■ **Problem to solve**
Answer these questions about the FPGA reading passage below:
(a) What kind of routing resources do an FPGA's clock buffers and networks use?
(b) What application does the evaluation case study use?
(c) Up to what time saving for selective-area error mitigation is observed compared with state-of-the-art vendor implementations?

In addition, this thesis proposes a novel reliability-aware inter-task communication
framework that exploits the availability of dedicated clocking infrastructures in a
typical FPGA to provide inter-task communication and synchronization. The clock
buffers and networks of an FPGA use dedicated routing resources, which are distinct
from the general routing resources. As such, deploying these dedicated resources for
communication sidesteps the restriction of static routes and allows a better relocation
of circuits for reliability purposes.
For evaluation, a case study that uses a NASA/JPL spectrometer data processing
application is employed to demonstrate the improved reliability brought about by the
implemented configuration controller and the reliability-aware dynamic
communication infrastructure. It is observed that up to 74% time saving can be achieved
for selective-area error mitigation when compared to state-of-the-art vendor
implementations. Moreover, an improvement in overall system reliability is observed
when the proposed dynamic communication scheme is deployed in the data processing
application.
Finally, one area of reconfigurable computing that has received insufficient
attention is security. Meanwhile, considering the nature of applications which now turn
to reconfigurable computing for accelerating compute-intensive processes, a high
premium is now placed on security, not only of the device but also of the applications,
from loading to runtime execution. To address security concerns, a novel secure and
efficient task configuration technique for task relocation is also investigated, providing
configuration time savings of up to 32% or 83%, depending on the device; and resource
usage savings in excess of 90% compared to state-of-the-art

■ **Dataset section**
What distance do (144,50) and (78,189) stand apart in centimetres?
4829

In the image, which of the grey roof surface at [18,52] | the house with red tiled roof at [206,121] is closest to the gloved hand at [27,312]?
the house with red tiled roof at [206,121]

■ **Exercise output**
(a) Dedicated routing resources, which are distinct from the general routing resources.
(b) A NASA/JPL spectrometer data processing application.
(c) Up to 74%.